Convert the material below into a JSON list of strings with one string per line, omitting blank lines.

-- START Data extract --

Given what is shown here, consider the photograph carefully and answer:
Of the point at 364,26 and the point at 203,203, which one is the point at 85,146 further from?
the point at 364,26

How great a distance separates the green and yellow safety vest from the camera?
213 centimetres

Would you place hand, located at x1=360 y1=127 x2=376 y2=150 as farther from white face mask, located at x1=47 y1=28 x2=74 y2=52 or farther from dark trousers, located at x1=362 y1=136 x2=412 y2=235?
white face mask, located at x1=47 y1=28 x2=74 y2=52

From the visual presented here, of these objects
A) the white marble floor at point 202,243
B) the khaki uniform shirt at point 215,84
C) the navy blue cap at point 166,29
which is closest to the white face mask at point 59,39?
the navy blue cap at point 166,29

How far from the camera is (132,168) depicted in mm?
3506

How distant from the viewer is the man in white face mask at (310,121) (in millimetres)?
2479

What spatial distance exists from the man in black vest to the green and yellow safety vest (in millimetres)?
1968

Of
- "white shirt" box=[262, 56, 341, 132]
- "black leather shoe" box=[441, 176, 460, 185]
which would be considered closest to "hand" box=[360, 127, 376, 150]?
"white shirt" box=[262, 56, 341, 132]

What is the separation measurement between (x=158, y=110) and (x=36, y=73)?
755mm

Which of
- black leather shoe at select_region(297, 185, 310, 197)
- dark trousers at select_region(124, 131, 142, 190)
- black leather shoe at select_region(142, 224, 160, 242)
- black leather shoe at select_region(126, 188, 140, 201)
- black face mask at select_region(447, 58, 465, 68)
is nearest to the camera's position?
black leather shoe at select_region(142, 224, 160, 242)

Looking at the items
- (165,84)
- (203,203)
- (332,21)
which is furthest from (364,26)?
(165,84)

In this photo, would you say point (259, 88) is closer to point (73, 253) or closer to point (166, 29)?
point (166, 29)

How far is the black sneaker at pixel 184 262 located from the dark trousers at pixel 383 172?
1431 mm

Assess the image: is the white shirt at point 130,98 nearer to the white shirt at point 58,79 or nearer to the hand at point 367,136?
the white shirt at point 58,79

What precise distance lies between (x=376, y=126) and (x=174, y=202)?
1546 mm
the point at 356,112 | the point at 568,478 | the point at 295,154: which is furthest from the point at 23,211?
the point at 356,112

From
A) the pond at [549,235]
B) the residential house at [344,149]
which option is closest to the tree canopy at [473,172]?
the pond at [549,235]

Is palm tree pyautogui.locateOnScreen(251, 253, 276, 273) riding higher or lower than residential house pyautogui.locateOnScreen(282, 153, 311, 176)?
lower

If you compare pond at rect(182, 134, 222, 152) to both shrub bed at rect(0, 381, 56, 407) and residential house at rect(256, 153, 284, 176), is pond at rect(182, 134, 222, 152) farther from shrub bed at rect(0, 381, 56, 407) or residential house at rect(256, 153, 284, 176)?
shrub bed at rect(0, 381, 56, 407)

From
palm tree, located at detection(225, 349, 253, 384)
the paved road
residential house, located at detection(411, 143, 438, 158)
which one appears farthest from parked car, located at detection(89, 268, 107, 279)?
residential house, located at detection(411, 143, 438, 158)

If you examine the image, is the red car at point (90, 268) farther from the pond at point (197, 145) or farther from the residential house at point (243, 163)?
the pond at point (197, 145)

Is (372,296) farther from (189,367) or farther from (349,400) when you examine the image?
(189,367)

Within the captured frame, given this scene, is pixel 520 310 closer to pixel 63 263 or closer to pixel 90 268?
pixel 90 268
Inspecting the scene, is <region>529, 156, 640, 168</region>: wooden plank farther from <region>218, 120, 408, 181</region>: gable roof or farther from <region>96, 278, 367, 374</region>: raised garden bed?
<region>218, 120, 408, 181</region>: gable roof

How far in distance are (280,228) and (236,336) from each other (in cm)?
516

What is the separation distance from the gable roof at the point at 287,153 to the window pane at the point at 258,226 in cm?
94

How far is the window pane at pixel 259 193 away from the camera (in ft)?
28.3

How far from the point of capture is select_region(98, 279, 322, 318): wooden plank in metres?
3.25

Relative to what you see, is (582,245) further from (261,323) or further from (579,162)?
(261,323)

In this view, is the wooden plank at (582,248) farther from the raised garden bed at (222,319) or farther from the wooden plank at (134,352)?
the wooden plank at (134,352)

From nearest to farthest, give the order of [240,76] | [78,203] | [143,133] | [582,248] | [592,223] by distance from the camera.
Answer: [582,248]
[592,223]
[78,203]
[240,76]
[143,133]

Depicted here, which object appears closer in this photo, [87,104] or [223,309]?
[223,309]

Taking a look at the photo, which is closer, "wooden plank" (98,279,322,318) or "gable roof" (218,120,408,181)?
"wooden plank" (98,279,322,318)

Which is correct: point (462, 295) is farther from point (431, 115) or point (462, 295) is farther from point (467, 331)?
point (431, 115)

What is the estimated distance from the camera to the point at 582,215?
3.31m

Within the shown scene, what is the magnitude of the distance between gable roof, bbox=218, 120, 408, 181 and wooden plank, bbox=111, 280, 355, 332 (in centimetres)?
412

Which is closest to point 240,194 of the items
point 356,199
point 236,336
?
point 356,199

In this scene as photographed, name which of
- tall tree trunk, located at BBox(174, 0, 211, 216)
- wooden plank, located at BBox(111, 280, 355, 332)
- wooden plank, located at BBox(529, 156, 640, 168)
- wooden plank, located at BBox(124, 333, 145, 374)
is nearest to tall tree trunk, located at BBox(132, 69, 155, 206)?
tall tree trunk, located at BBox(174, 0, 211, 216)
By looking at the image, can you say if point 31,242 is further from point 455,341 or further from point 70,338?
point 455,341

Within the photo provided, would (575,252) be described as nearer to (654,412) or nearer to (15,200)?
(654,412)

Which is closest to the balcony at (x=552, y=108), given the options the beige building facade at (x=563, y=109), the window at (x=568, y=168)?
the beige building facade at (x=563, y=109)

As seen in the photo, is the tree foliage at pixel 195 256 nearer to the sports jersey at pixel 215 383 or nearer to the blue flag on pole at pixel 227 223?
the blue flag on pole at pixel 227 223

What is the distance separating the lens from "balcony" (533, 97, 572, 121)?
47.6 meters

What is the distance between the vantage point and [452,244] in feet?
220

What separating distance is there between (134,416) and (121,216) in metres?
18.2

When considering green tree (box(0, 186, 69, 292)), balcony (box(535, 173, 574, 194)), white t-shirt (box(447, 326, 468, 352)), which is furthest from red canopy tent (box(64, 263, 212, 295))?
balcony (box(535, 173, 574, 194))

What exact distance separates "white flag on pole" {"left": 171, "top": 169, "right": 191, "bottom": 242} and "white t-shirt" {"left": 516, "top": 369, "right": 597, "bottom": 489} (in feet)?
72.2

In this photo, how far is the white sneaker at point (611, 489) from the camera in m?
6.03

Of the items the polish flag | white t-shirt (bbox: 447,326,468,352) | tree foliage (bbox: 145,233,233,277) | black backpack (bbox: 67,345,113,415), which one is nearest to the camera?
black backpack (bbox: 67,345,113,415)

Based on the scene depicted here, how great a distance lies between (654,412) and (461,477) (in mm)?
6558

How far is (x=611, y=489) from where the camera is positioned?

-- END Data extract --

- _Output_:
[
  "Given what is shown here, consider the photograph carefully and answer:",
  "Of the point at 364,26 and the point at 203,203, which one is the point at 85,146 further from?",
  "the point at 364,26",
  "How great a distance separates the green and yellow safety vest from the camera?",
  "213 centimetres",
  "Would you place hand, located at x1=360 y1=127 x2=376 y2=150 as farther from white face mask, located at x1=47 y1=28 x2=74 y2=52 or farther from dark trousers, located at x1=362 y1=136 x2=412 y2=235?",
  "white face mask, located at x1=47 y1=28 x2=74 y2=52",
  "From the visual presented here, of these objects",
  "A) the white marble floor at point 202,243",
  "B) the khaki uniform shirt at point 215,84",
  "C) the navy blue cap at point 166,29",
  "which is closest to the white face mask at point 59,39?",
  "the navy blue cap at point 166,29",
  "How far from the camera is (132,168) depicted in mm?",
  "3506",
  "How distant from the viewer is the man in white face mask at (310,121) (in millimetres)?",
  "2479",
  "What spatial distance exists from the man in black vest to the green and yellow safety vest (in millimetres)?",
  "1968",
  "Of",
  "- \"white shirt\" box=[262, 56, 341, 132]",
  "- \"black leather shoe\" box=[441, 176, 460, 185]",
  "which would be considered closest to \"hand\" box=[360, 127, 376, 150]?",
  "\"white shirt\" box=[262, 56, 341, 132]",
  "What is the separation measurement between (x=158, y=110) and (x=36, y=73)?",
  "755mm",
  "Which of",
  "- black leather shoe at select_region(297, 185, 310, 197)",
  "- dark trousers at select_region(124, 131, 142, 190)",
  "- black leather shoe at select_region(142, 224, 160, 242)",
  "- black leather shoe at select_region(126, 188, 140, 201)",
  "- black face mask at select_region(447, 58, 465, 68)",
  "is nearest to the camera's position?",
  "black leather shoe at select_region(142, 224, 160, 242)",
  "Looking at the items",
  "- (165,84)",
  "- (203,203)",
  "- (332,21)",
  "which is furthest from (364,26)?",
  "(165,84)",
  "In this photo, would you say point (259, 88) is closer to point (73, 253) or closer to point (166, 29)?",
  "point (166, 29)",
  "How far is the black sneaker at pixel 184 262 located from the dark trousers at pixel 383 172?",
  "1431 mm",
  "Assess the image: is the white shirt at point 130,98 nearer to the white shirt at point 58,79 or nearer to the hand at point 367,136?",
  "the white shirt at point 58,79",
  "What precise distance lies between (x=376, y=126) and (x=174, y=202)?",
  "1546 mm",
  "the point at 356,112 | the point at 568,478 | the point at 295,154: which is furthest from the point at 23,211?",
  "the point at 356,112",
  "From",
  "A) the pond at [549,235]",
  "B) the residential house at [344,149]",
  "which option is closest to the tree canopy at [473,172]?",
  "the pond at [549,235]",
  "Is palm tree pyautogui.locateOnScreen(251, 253, 276, 273) riding higher or lower than residential house pyautogui.locateOnScreen(282, 153, 311, 176)?",
  "lower",
  "If you compare pond at rect(182, 134, 222, 152) to both shrub bed at rect(0, 381, 56, 407) and residential house at rect(256, 153, 284, 176), is pond at rect(182, 134, 222, 152) farther from shrub bed at rect(0, 381, 56, 407) or residential house at rect(256, 153, 284, 176)?",
  "shrub bed at rect(0, 381, 56, 407)",
  "From",
  "palm tree, located at detection(225, 349, 253, 384)",
  "the paved road",
  "residential house, located at detection(411, 143, 438, 158)",
  "which one appears farthest from parked car, located at detection(89, 268, 107, 279)?",
  "residential house, located at detection(411, 143, 438, 158)",
  "If you examine the image, is the red car at point (90, 268) farther from the pond at point (197, 145) or farther from the residential house at point (243, 163)?",
  "the pond at point (197, 145)",
  "Is (372,296) farther from (189,367) or farther from (349,400) when you examine the image?",
  "(189,367)",
  "Within the captured frame, given this scene, is pixel 520 310 closer to pixel 63 263 or closer to pixel 90 268?",
  "pixel 90 268",
  "Inspecting the scene, is <region>529, 156, 640, 168</region>: wooden plank farther from <region>218, 120, 408, 181</region>: gable roof or farther from <region>96, 278, 367, 374</region>: raised garden bed?",
  "<region>218, 120, 408, 181</region>: gable roof",
  "How far in distance are (280,228) and (236,336) from each other (in cm)?",
  "516",
  "What is the separation distance from the gable roof at the point at 287,153 to the window pane at the point at 258,226 in cm?",
  "94",
  "How far is the window pane at pixel 259 193 away from the camera (in ft)?",
  "28.3",
  "How far from the point of capture is select_region(98, 279, 322, 318): wooden plank in metres?",
  "3.25",
  "Relative to what you see, is (582,245) further from (261,323) or further from (579,162)?",
  "(261,323)",
  "In this view, is the wooden plank at (582,248) farther from the raised garden bed at (222,319) or farther from the wooden plank at (134,352)?",
  "the wooden plank at (134,352)",
  "From nearest to farthest, give the order of [240,76] | [78,203] | [143,133] | [582,248] | [592,223] by distance from the camera.",
  "Answer: [582,248]",
  "[592,223]",
  "[78,203]",
  "[240,76]",
  "[143,133]",
  "Depicted here, which object appears closer in this photo, [87,104] or [223,309]?",
  "[223,309]",
  "Taking a look at the photo, which is closer, \"wooden plank\" (98,279,322,318) or \"gable roof\" (218,120,408,181)?",
  "\"wooden plank\" (98,279,322,318)",
  "Which is correct: point (462, 295) is farther from point (431, 115) or point (462, 295) is farther from point (467, 331)?",
  "point (431, 115)",
  "What is the estimated distance from the camera to the point at 582,215?",
  "3.31m",
  "Within the shown scene, what is the magnitude of the distance between gable roof, bbox=218, 120, 408, 181 and wooden plank, bbox=111, 280, 355, 332 (in centimetres)?",
  "412",
  "Which is closest to point 240,194 of the items",
  "point 356,199",
  "point 236,336",
  "?",
  "point 356,199",
  "In this scene as photographed, name which of",
  "- tall tree trunk, located at BBox(174, 0, 211, 216)",
  "- wooden plank, located at BBox(111, 280, 355, 332)",
  "- wooden plank, located at BBox(529, 156, 640, 168)",
  "- wooden plank, located at BBox(124, 333, 145, 374)",
  "is nearest to tall tree trunk, located at BBox(132, 69, 155, 206)?",
  "tall tree trunk, located at BBox(174, 0, 211, 216)",
  "By looking at the image, can you say if point 31,242 is further from point 455,341 or further from point 70,338?",
  "point 455,341",
  "Within the photo provided, would (575,252) be described as nearer to (654,412) or nearer to (15,200)?",
  "(654,412)",
  "Which is closest to the balcony at (x=552, y=108), given the options the beige building facade at (x=563, y=109), the window at (x=568, y=168)?",
  "the beige building facade at (x=563, y=109)",
  "As seen in the photo, is the tree foliage at pixel 195 256 nearer to the sports jersey at pixel 215 383 or nearer to the blue flag on pole at pixel 227 223?",
  "the blue flag on pole at pixel 227 223",
  "What is the distance separating the lens from \"balcony\" (533, 97, 572, 121)?",
  "47.6 meters",
  "What is the distance between the vantage point and [452,244] in feet?",
  "220",
  "What separating distance is there between (134,416) and (121,216) in metres?",
  "18.2",
  "When considering green tree (box(0, 186, 69, 292)), balcony (box(535, 173, 574, 194)), white t-shirt (box(447, 326, 468, 352)), which is furthest from red canopy tent (box(64, 263, 212, 295))?",
  "balcony (box(535, 173, 574, 194))",
  "What exact distance separates \"white flag on pole\" {\"left\": 171, \"top\": 169, \"right\": 191, \"bottom\": 242} and \"white t-shirt\" {\"left\": 516, \"top\": 369, \"right\": 597, \"bottom\": 489} (in feet)?",
  "72.2",
  "In this photo, how far is the white sneaker at point (611, 489) from the camera in m?",
  "6.03",
  "Of the items the polish flag | white t-shirt (bbox: 447,326,468,352) | tree foliage (bbox: 145,233,233,277) | black backpack (bbox: 67,345,113,415), which one is nearest to the camera?",
  "black backpack (bbox: 67,345,113,415)",
  "Based on the scene depicted here, how great a distance lies between (654,412) and (461,477) (in mm)?",
  "6558",
  "How far is (x=611, y=489) from where the camera is positioned?"
]